Here’s what these progressives fear: an agreement that keeps lower tax rates for the wealthy, hits the social safety net with unpalatable cuts and leaves Pentagon spending unscathed. In other words, they’d rather walk the country off the cliff than watch President Barack Obama cave on long-held liberal priorities.
“If the Republicans can’t see their way to significant additional revenues targeted toward the people who are best off and targeted toward passive income and other things like that, then we’re better off going over the cliff and readdressing this with a better Congress in January,” Rep. Peter DeFazio (D-Ore.) said. “And we would have plenty of time to fix it.”
Bolstering the Democrats’ strategy is the belief that the “fiscal cliff” is actually shaped more like a “slope” where the economic effects will be felt gradually, not immediately. That theory gives Congress some time at the beginning of 2013 to set tax rates and configure budget cuts in a different political environment and with a new class of lawmakers.
But underlying the tough talk is also a sense of liberal angst — the left feels like it was burned by the last extension of the Bush tax rates and didn’t get much of what it wanted in the 2011 debt-limit deal.
If tax rates snap back to the higher levels from the 1990s and painful budget cuts start to hit the Pentagon, these Democrats — led by Washington Sen. Patty Murray — believe they would wield more leverage over the GOP to enact a budget compromise on their terms. And with a January deal, Republicans would technically avoid violating the no-new-taxes pledge that most of them have signed because they would then be voting to cut taxes.
Republicans would most likely bear most of the public blame if policymakers deadlock. The Pew Research Center found that 53 percent of Americans would fault GOP lawmakers if Washington fails to avert the fiscal cliff; only 29 percent would point the finger at Obama.

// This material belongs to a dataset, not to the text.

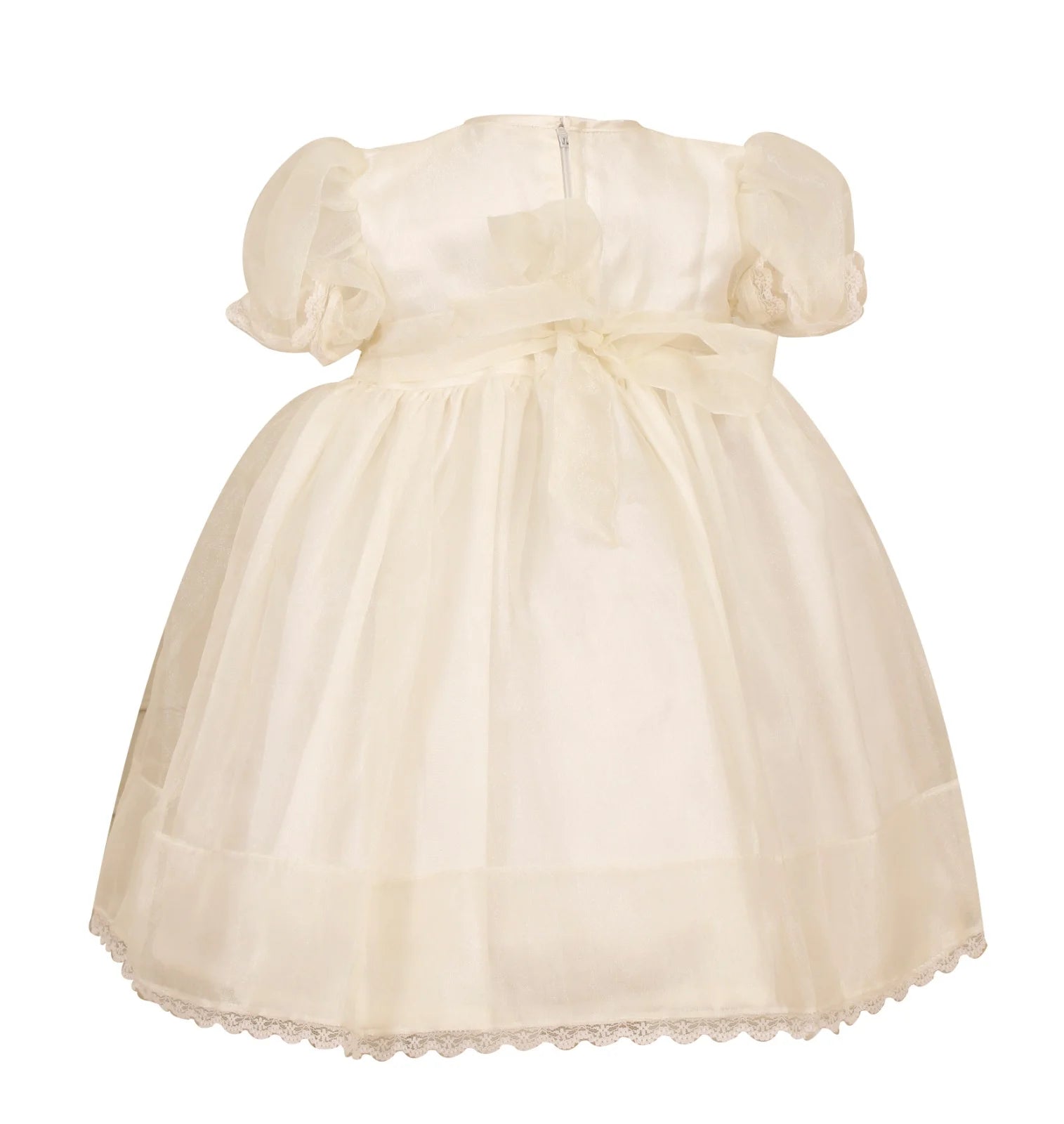 Ava Lemon Drop Smocked Frock - Image 6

“This is very, very important that we hang in there to essentially get the revenue component,” said Rep. Peter Welch (D-Vt.). “I favor an agreement before Jan. 1, but I’m skeptical that our leadership may be able to reach one. If it’s necessary to wait to get a good deal, let’s do that.”
Murray declared in a speech this summer that she would push budget negotiations into 2013 if Republicans don’t cave on taxes for the rich. The fourth-ranking Senate Democrat repeated the threat in a Nov. 11 interview on “This Week.”